| Exercise details |
Render each line of the entries below as a numbered list, skipping blank lines and leaving the pictures out.

(Dataset records)
>>

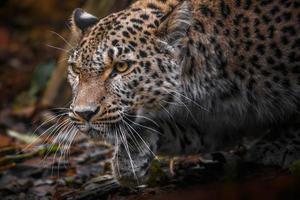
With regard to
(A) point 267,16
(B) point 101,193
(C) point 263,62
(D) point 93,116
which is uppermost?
(A) point 267,16

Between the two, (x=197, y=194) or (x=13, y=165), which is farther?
(x=13, y=165)

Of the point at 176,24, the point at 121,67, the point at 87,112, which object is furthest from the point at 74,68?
the point at 176,24

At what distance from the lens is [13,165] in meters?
Result: 9.44

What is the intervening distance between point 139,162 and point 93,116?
124 cm

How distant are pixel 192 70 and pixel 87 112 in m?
1.44

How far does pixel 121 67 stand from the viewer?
6.97 metres

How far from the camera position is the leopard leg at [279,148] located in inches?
286

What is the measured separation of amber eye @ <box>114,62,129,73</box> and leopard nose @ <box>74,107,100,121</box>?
Result: 1.88 ft

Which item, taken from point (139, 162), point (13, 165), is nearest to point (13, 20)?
point (13, 165)

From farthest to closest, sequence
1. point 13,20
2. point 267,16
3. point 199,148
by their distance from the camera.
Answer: point 13,20 < point 199,148 < point 267,16

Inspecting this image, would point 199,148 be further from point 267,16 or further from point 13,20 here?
point 13,20

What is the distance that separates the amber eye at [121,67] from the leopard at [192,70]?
0.01 m

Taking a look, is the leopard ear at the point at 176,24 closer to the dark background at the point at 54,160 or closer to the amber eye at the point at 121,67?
the amber eye at the point at 121,67

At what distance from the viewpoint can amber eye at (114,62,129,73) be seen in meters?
6.96
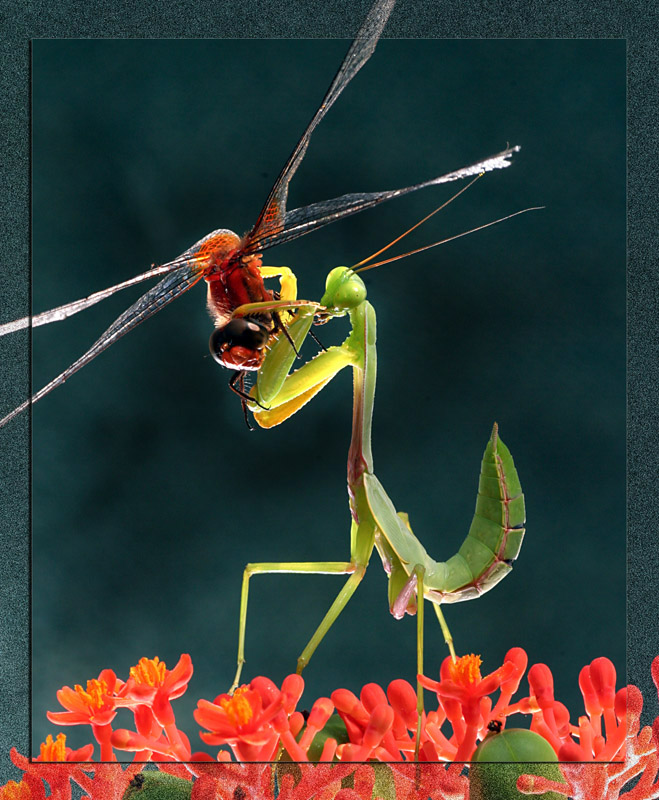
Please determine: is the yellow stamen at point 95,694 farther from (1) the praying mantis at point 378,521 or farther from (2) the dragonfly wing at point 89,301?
(2) the dragonfly wing at point 89,301

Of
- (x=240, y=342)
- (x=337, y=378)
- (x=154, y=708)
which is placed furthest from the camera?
(x=337, y=378)

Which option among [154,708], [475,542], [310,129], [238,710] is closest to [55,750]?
[154,708]

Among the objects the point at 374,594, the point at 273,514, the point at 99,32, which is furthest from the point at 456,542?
the point at 99,32

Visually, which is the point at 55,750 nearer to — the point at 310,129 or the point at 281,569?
the point at 281,569

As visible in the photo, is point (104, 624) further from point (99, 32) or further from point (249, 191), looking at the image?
point (99, 32)

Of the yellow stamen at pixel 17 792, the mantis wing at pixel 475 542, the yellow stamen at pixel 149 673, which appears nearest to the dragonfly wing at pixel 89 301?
the mantis wing at pixel 475 542

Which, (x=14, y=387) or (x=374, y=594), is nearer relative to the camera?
(x=374, y=594)

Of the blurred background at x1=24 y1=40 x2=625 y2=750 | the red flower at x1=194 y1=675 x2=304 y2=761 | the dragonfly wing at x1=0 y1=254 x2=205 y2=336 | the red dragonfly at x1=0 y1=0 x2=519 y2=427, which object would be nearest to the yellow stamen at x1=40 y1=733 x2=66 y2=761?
the blurred background at x1=24 y1=40 x2=625 y2=750
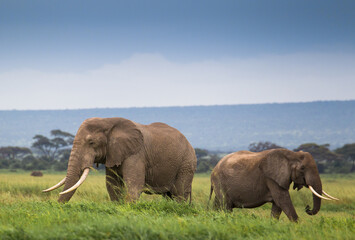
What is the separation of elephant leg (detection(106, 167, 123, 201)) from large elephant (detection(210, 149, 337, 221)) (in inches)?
81.2

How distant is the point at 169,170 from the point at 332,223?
389 cm

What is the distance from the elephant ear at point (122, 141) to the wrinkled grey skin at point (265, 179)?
1.98 meters

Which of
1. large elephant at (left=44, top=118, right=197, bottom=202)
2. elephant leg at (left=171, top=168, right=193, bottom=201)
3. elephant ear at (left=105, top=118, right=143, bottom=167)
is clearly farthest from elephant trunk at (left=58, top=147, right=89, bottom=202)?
elephant leg at (left=171, top=168, right=193, bottom=201)

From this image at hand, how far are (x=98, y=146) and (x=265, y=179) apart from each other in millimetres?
3243

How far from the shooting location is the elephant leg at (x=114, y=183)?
37.5ft

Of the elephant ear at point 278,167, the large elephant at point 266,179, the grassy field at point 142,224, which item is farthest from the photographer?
the elephant ear at point 278,167

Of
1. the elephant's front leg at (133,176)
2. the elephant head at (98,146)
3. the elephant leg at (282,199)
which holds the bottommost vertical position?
the elephant leg at (282,199)

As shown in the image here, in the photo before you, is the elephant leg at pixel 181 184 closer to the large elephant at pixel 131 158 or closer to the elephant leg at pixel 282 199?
the large elephant at pixel 131 158

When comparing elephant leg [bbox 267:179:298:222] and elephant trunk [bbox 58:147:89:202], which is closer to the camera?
elephant trunk [bbox 58:147:89:202]

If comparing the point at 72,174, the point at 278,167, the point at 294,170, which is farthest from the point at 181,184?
the point at 72,174

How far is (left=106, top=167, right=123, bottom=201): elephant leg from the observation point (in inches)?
450

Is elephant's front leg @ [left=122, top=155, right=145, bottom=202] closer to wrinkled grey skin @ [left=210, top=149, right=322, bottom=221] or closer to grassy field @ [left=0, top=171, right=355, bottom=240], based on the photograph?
grassy field @ [left=0, top=171, right=355, bottom=240]

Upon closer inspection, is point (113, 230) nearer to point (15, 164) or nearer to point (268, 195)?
point (268, 195)

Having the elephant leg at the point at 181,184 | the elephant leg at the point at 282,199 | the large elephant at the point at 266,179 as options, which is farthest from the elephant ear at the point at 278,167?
the elephant leg at the point at 181,184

<<

| Result of this exercise |
1. With regard to
2. (A) point 267,16
3. (B) point 101,193
4. (C) point 263,62
5. (D) point 93,116
6. which is uppermost?
7. (A) point 267,16
8. Between the two, (x=197, y=194) or (x=13, y=165), which is farther?
9. (x=13, y=165)
10. Of the point at 176,24, the point at 121,67, the point at 87,112, which object is furthest from the point at 74,68?
11. the point at 176,24
12. At what distance from the lens is [13,165] in meters?
13. Result: 9.44
14. What is the intervening distance between point 139,162 and point 93,116?
15. 124 cm
16. How distant are pixel 192 70 and pixel 87 112 in m?
17. 1.44
18. How far does pixel 121 67 stand from the viewer?
19. 6.97 metres
20. How far from the camera position is the leopard leg at [279,148] located in inches?
21. 286
22. What is the measured separation of amber eye @ <box>114,62,129,73</box> and leopard nose @ <box>74,107,100,121</box>?
23. Result: 1.88 ft
24. Which item, taken from point (139, 162), point (13, 165), is nearest to point (13, 20)?
25. point (13, 165)
26. From farthest to closest, sequence
27. 1. point 13,20
28. 2. point 267,16
29. 3. point 199,148
30. by their distance from the camera.
31. Answer: point 13,20 < point 199,148 < point 267,16
32. Inspecting this image, would point 199,148 be further from point 267,16 or further from point 13,20 here?
33. point 13,20
34. What is the distance that separates the amber eye at [121,67] from the leopard at [192,70]?
35. 0.01 m
36. Taking a look, is the leopard ear at the point at 176,24 closer to the dark background at the point at 54,160 or closer to the amber eye at the point at 121,67?
37. the amber eye at the point at 121,67
38. At what distance from the viewpoint can amber eye at (114,62,129,73) be seen in meters?
39. 6.96
40. Please determine: is the yellow stamen at point 95,694 farther from (1) the praying mantis at point 378,521 or farther from (2) the dragonfly wing at point 89,301?
41. (2) the dragonfly wing at point 89,301
42. Of
43. - (x=240, y=342)
44. - (x=337, y=378)
45. - (x=154, y=708)
46. which is placed furthest from the camera?
47. (x=337, y=378)
48. Which option among [154,708], [475,542], [310,129], [238,710] is closest to [55,750]?
49. [154,708]
50. Among the objects the point at 374,594, the point at 273,514, the point at 99,32, which is furthest from the point at 456,542?
51. the point at 99,32
52. Visually, which is the point at 55,750 nearer to — the point at 310,129 or the point at 281,569?
53. the point at 281,569
54. As visible in the photo, is point (104, 624) further from point (99, 32) or further from point (249, 191), looking at the image?
55. point (99, 32)
56. Of the yellow stamen at pixel 17 792, the mantis wing at pixel 475 542, the yellow stamen at pixel 149 673, which appears nearest to the dragonfly wing at pixel 89 301?
57. the mantis wing at pixel 475 542
58. Which, (x=14, y=387) or (x=374, y=594), is nearer relative to the camera?
59. (x=374, y=594)
60. Of the blurred background at x1=24 y1=40 x2=625 y2=750 | the red flower at x1=194 y1=675 x2=304 y2=761 | the dragonfly wing at x1=0 y1=254 x2=205 y2=336 | the red dragonfly at x1=0 y1=0 x2=519 y2=427, which object would be nearest to the yellow stamen at x1=40 y1=733 x2=66 y2=761?
61. the blurred background at x1=24 y1=40 x2=625 y2=750
62. What is the separation of elephant leg (detection(106, 167, 123, 201)) from large elephant (detection(210, 149, 337, 221)) (in inches)?
63. 81.2
64. How distant is the point at 169,170 from the point at 332,223?
65. 389 cm
66. What is the distance from the elephant ear at point (122, 141) to the wrinkled grey skin at point (265, 179)?
67. 1.98 meters
68. Which of
69. 1. large elephant at (left=44, top=118, right=197, bottom=202)
70. 2. elephant leg at (left=171, top=168, right=193, bottom=201)
71. 3. elephant ear at (left=105, top=118, right=143, bottom=167)
72. is clearly farthest from elephant trunk at (left=58, top=147, right=89, bottom=202)?
73. elephant leg at (left=171, top=168, right=193, bottom=201)
74. From this image at hand, how far are (x=98, y=146) and (x=265, y=179) apart from each other in millimetres?
75. 3243
76. How far from the shooting location is the elephant leg at (x=114, y=183)?
77. 37.5ft
78. Of the elephant ear at point 278,167, the large elephant at point 266,179, the grassy field at point 142,224, which item is farthest from the photographer?
79. the elephant ear at point 278,167
80. Of
81. 1. the elephant's front leg at (133,176)
82. 2. the elephant head at (98,146)
83. 3. the elephant leg at (282,199)
84. which holds the bottommost vertical position?
85. the elephant leg at (282,199)
86. As shown in the image here, in the photo before you, is the elephant leg at pixel 181 184 closer to the large elephant at pixel 131 158 or closer to the elephant leg at pixel 282 199?
87. the large elephant at pixel 131 158
88. When comparing elephant leg [bbox 267:179:298:222] and elephant trunk [bbox 58:147:89:202], which is closer to the camera?
89. elephant trunk [bbox 58:147:89:202]
90. If comparing the point at 72,174, the point at 278,167, the point at 294,170, which is farthest from the point at 181,184?
91. the point at 72,174
92. How far is (left=106, top=167, right=123, bottom=201): elephant leg from the observation point (in inches)?
93. 450
94. Is elephant's front leg @ [left=122, top=155, right=145, bottom=202] closer to wrinkled grey skin @ [left=210, top=149, right=322, bottom=221] or closer to grassy field @ [left=0, top=171, right=355, bottom=240], based on the photograph?
95. grassy field @ [left=0, top=171, right=355, bottom=240]
96. Upon closer inspection, is point (113, 230) nearer to point (15, 164) or nearer to point (268, 195)?
97. point (268, 195)
98. Having the elephant leg at the point at 181,184 | the elephant leg at the point at 282,199 | the large elephant at the point at 266,179 as options, which is farthest from the elephant ear at the point at 278,167?
99. the elephant leg at the point at 181,184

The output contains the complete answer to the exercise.